VERS UN GOUVERNEMENT EUROPEEN ? - ASSOCIER ELARGISSEMENT ET
DEVELOPPEMENT CONSTITUTIONNEL
de Emanuele Gazzo
(Agence Europe, Mardi 13 avril 1971)
Nos lecteurs ont peut-être constaté que la semaine passée, en s'adressant à M. Edward Heath avant son départ de Bonn, le Chancelier Brandt a parlé de l'avenir politique et constitutionnel de l'Europe et pour le faire il a employé presque les mêmes mots qu'il avait prononcés, sur ce même sujet, devant le Comité Monnet le 23 février. "Notre but - a-t-il déclaré - est un gouvernement européen raisonnablement organisé, qui puisse prendre les décisions nécessaires dans les domaines de la politique communautaire et dont les activités soient soumises à un contrôle parlementaire". Et il a ajouté: "presque personne dans la Communauté ne doute que ce gouvernement verra le jour".

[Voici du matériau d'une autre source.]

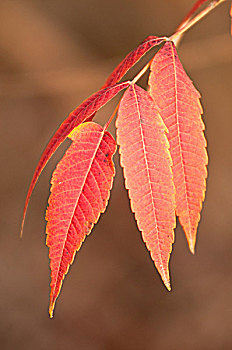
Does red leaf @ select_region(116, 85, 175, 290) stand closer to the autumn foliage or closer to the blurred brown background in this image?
the autumn foliage

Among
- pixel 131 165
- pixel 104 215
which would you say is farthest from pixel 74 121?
pixel 104 215

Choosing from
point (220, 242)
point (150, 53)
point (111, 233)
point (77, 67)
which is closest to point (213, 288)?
point (220, 242)

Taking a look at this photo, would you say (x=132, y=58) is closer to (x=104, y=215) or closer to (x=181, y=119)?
(x=181, y=119)

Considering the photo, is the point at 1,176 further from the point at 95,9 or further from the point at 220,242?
the point at 220,242

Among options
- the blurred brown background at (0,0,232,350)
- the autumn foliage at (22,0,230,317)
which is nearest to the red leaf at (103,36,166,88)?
the autumn foliage at (22,0,230,317)

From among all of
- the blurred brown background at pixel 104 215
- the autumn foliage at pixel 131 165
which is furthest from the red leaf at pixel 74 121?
the blurred brown background at pixel 104 215

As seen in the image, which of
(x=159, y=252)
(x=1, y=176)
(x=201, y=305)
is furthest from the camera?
(x=1, y=176)

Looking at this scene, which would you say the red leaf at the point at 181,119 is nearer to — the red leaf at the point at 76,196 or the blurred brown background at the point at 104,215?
the red leaf at the point at 76,196
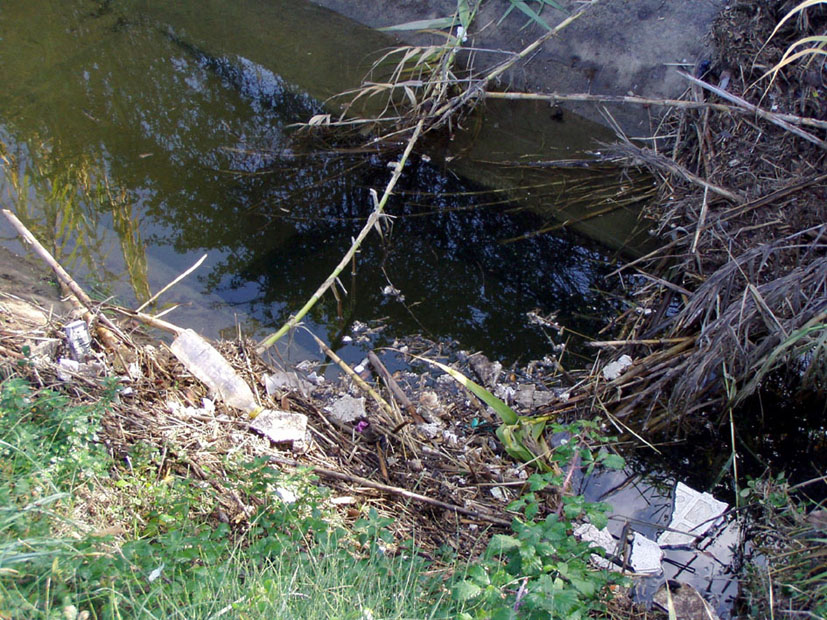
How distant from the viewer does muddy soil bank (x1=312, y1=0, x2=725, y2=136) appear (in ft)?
14.9

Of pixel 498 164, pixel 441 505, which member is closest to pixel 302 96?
pixel 498 164

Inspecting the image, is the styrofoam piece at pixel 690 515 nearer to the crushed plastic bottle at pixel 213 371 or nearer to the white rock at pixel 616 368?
the white rock at pixel 616 368

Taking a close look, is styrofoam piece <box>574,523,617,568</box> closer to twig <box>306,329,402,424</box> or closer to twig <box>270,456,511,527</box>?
twig <box>270,456,511,527</box>

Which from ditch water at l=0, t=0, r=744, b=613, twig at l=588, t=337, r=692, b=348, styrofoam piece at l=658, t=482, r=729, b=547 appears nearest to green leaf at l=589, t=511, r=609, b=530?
styrofoam piece at l=658, t=482, r=729, b=547

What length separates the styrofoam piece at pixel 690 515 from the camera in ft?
7.55

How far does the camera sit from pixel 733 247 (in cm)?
313

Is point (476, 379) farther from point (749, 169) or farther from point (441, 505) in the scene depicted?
point (749, 169)

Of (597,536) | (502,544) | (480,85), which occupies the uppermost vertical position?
(480,85)

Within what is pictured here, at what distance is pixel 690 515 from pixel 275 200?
2942mm

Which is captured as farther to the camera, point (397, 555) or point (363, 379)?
point (363, 379)

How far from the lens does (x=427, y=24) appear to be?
4.23m

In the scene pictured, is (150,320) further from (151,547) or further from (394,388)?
(151,547)

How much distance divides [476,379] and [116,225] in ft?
7.91

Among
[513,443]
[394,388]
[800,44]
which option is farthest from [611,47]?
[513,443]
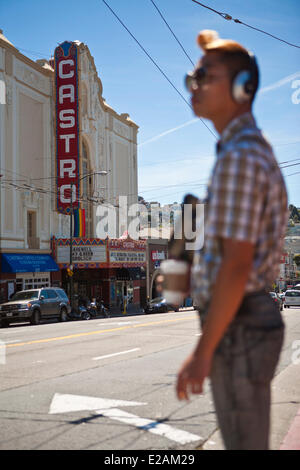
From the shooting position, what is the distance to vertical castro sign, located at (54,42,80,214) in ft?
109

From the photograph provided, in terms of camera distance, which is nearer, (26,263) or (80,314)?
(80,314)

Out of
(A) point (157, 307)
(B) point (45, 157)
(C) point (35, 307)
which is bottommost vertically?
(A) point (157, 307)

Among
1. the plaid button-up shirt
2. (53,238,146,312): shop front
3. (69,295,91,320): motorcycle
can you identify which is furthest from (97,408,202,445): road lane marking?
(53,238,146,312): shop front

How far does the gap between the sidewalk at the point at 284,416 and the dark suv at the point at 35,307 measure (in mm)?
15619

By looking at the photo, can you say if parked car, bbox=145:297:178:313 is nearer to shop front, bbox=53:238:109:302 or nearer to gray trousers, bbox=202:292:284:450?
shop front, bbox=53:238:109:302

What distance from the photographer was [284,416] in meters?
5.84

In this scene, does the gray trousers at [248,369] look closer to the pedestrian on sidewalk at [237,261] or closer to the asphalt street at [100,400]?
the pedestrian on sidewalk at [237,261]

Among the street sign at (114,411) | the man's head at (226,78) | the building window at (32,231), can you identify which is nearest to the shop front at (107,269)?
the building window at (32,231)

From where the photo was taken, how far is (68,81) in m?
33.2

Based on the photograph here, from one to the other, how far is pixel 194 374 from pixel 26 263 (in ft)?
93.9

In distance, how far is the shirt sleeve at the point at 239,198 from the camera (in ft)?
6.37

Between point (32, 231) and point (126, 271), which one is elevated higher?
point (32, 231)

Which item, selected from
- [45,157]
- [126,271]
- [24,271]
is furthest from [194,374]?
[126,271]

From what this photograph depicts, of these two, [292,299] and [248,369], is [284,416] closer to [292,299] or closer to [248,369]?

M. Heath, à son tour, a repris en partie ce qu'il avait dit il y a quelques semaine en faisant allusion à la nécessité de sortir des chemins battus et - au sujet des futures institutions européennes - de faire preuve d'imagination (comme l'avaient fait ceux qui en 1950 avaient posé les fondements de la Communauté).

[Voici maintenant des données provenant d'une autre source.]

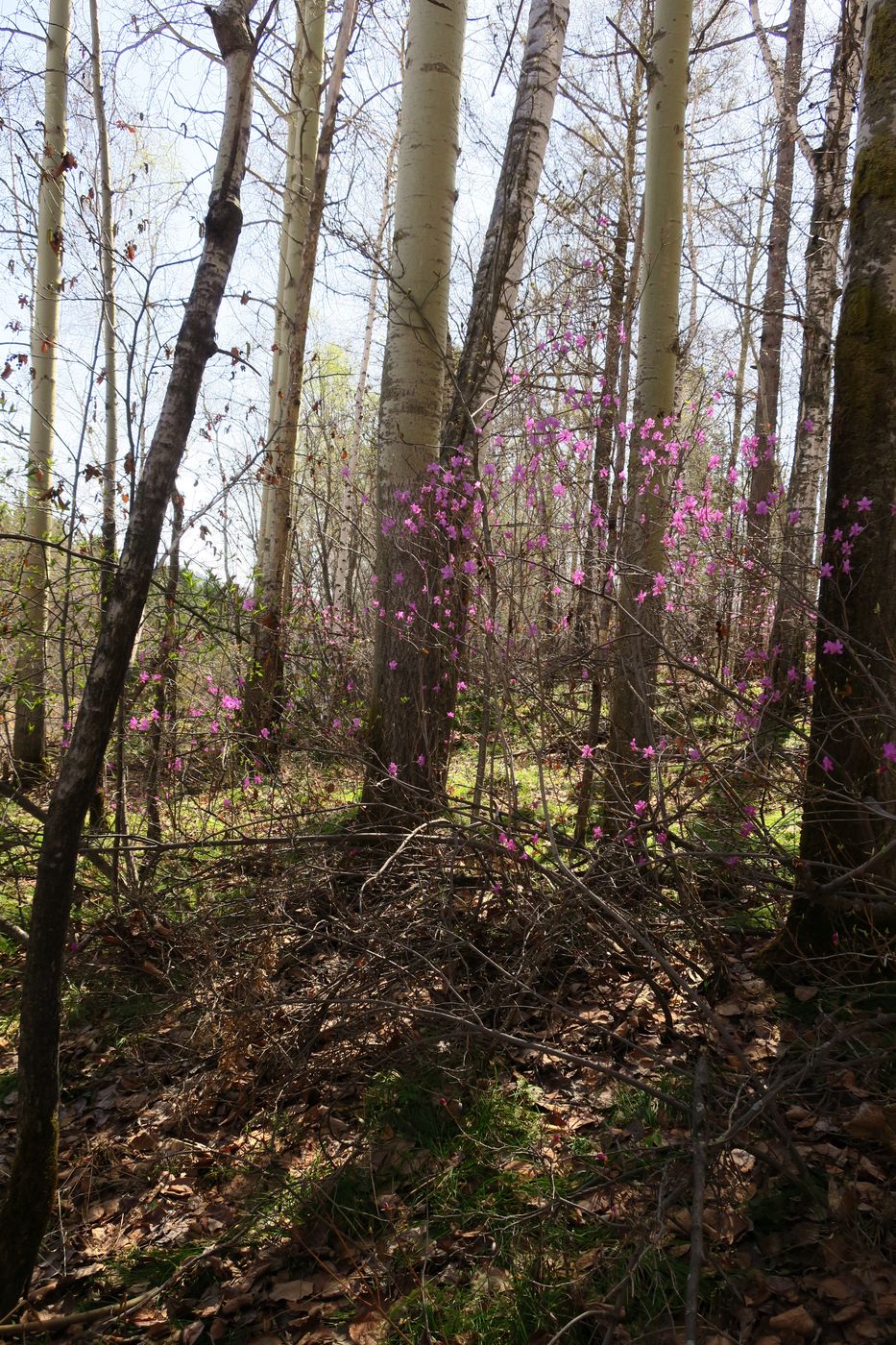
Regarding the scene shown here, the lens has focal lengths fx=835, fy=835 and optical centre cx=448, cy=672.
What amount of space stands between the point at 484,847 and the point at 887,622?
1.65 m

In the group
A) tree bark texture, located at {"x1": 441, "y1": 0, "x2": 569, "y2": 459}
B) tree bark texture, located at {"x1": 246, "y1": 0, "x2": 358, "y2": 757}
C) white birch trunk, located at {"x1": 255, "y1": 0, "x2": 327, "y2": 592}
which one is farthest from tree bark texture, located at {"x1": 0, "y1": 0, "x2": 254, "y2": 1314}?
white birch trunk, located at {"x1": 255, "y1": 0, "x2": 327, "y2": 592}

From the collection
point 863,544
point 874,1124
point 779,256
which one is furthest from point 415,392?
point 779,256

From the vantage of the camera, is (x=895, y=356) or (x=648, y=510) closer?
(x=895, y=356)

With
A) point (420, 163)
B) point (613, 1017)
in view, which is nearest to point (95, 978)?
point (613, 1017)

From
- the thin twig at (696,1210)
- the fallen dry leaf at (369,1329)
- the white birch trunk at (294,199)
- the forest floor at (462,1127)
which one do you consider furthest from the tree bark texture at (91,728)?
the white birch trunk at (294,199)

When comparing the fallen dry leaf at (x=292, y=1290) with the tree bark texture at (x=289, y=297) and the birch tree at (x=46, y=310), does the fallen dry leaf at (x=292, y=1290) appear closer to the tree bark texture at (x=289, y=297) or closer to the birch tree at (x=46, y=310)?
the birch tree at (x=46, y=310)

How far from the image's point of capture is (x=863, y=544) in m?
2.91

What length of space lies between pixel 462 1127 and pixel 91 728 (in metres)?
1.76

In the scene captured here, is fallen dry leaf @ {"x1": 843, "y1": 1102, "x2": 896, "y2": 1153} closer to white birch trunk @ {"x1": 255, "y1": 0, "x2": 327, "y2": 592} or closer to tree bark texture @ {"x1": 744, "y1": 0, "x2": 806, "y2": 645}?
tree bark texture @ {"x1": 744, "y1": 0, "x2": 806, "y2": 645}

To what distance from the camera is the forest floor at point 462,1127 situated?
2.07 metres

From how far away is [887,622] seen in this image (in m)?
2.89

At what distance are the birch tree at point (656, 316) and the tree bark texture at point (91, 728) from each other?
2.54m

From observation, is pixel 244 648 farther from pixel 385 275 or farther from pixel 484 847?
pixel 484 847

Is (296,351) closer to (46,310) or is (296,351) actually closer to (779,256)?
(46,310)
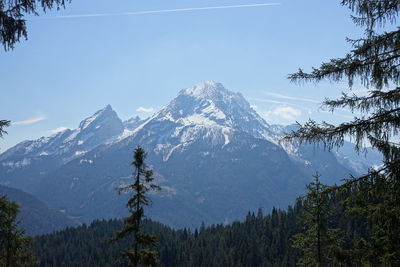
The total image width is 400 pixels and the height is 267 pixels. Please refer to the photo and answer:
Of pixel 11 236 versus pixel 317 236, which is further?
pixel 317 236

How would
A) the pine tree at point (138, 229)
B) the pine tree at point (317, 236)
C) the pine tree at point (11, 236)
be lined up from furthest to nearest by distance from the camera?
the pine tree at point (317, 236) < the pine tree at point (138, 229) < the pine tree at point (11, 236)

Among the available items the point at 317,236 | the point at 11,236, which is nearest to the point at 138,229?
the point at 11,236

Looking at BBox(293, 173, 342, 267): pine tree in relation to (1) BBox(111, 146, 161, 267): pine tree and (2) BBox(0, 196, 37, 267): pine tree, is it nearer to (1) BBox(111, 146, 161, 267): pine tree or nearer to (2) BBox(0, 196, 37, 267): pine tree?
(1) BBox(111, 146, 161, 267): pine tree

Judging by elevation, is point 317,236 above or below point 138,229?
below

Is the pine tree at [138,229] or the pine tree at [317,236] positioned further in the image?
the pine tree at [317,236]

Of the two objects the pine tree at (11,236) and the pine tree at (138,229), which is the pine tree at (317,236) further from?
the pine tree at (11,236)

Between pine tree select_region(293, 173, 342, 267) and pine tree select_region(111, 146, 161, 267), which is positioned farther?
pine tree select_region(293, 173, 342, 267)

Il est significatif que, à l'occasion de leur rencontre, dont l'importance apparaîtra sans doute dans un proche avenir, MM. Brandt et Heath aient évoqué un thème, qui, à la rigueur, concernerait uniquement les six, car c'est à eux qu'il appartient de préparer et décider l'évolution institutionnelle de leur Communauté. Le fait d'en parler avec un pays candidat signifie associer les deux actions de l'élargissement et du développement constitutionnel et politique, c'est-à-dire confirmer la primauté du politique sur le technique, et la globalité de l'action entreprise. Nos lecteurs savent que nous avons toujours soutenu cette thèse, tout en étant conscient du fait qu'il ne fallait pas pour autant alourdir le vaisseau fragile de la négociation. Nous avons toujours estimé qu'il était nécessaire que les Six se prononcent clairement, et s'engagent entre eux, pour savoir et faire savoir dans quelle direction ils veulent aller. En effet, il n'était pas possible de demander une adhésion à la Communauté sur une base pur
ement formelle, et en s'en tenant purement et simplement à la lettre du Traité. Déjà l'engagement de construire l'union économique et monétaire va au-delà de cette lettre. L'engagement à procéder à des consultations en matière de politique étrangère ne nous semble pas de nature à dépasser le stade de l'académie. Mais les deux actions conjuguées ont conduit un pays tiers à faire un choix qui était inévitable.
En vérité, entrer dans la Communauté c'est faire un choix politique et, sans transférer dans la négociation les questions institutionnelles, il est évident que, une fois cette négociation achevée, il sera indispensable de procéder en commun à l'examen d'un programme précis pour le développement graduel des institutions. Cela non pas pour poursuivre des buts doctrinaires et gratuits, mais pour assurer l'efficacité du fonctionnement d'un mécanisme qui n'a aucun précédent dans l'histoire et qui par conséquent demande non seulement de la bonne volonté mais également de l'imagination. Ce qu'il faut éviter - et nous l'avons déjà dit - c'est de dépasser le stade de l'orientation et d'essayer déjà de mettre sur pied un nouveau système institutionnel dont on n'aurait pas discuté auparavant avec les nouveaux partenaires.
Dès que leur adhésion aura été décidée, le processus pourra être déclenché."